DATA FOR THE TASK >>
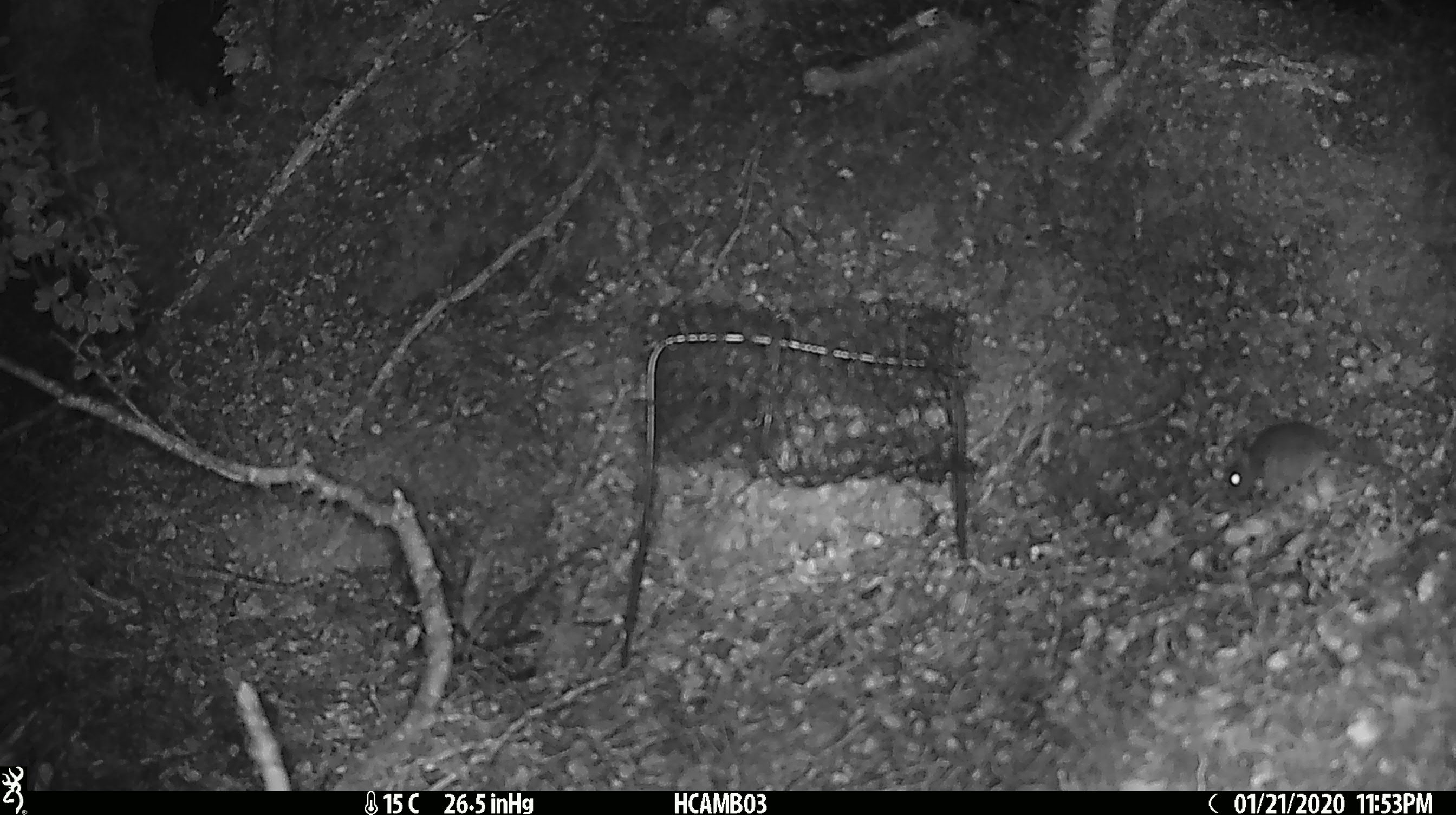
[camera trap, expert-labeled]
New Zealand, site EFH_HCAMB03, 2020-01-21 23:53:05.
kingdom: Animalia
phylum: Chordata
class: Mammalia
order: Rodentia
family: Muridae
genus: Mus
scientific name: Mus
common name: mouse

---

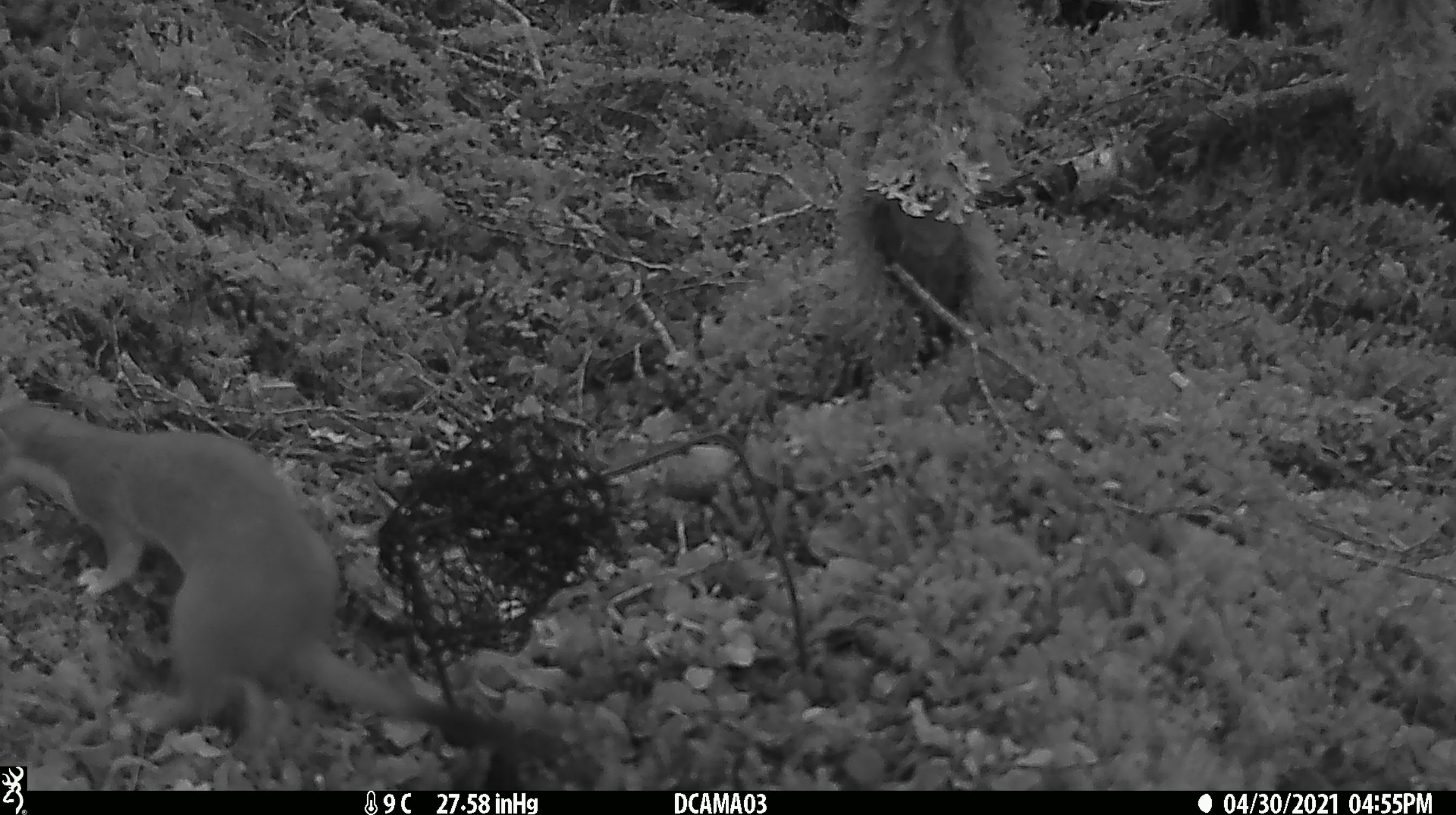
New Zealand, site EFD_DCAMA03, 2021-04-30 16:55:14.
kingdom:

PROBLEM REQUIREMENTS >> Show a copy of each line from the data that includes the word "Zealand".

EXERCISE ANSWER >>
New Zealand, site EFH_HCAMB03, 2020-01-21 23:53:05.
New Zealand, site EFD_DCAMA03, 2021-04-30 16:55:14.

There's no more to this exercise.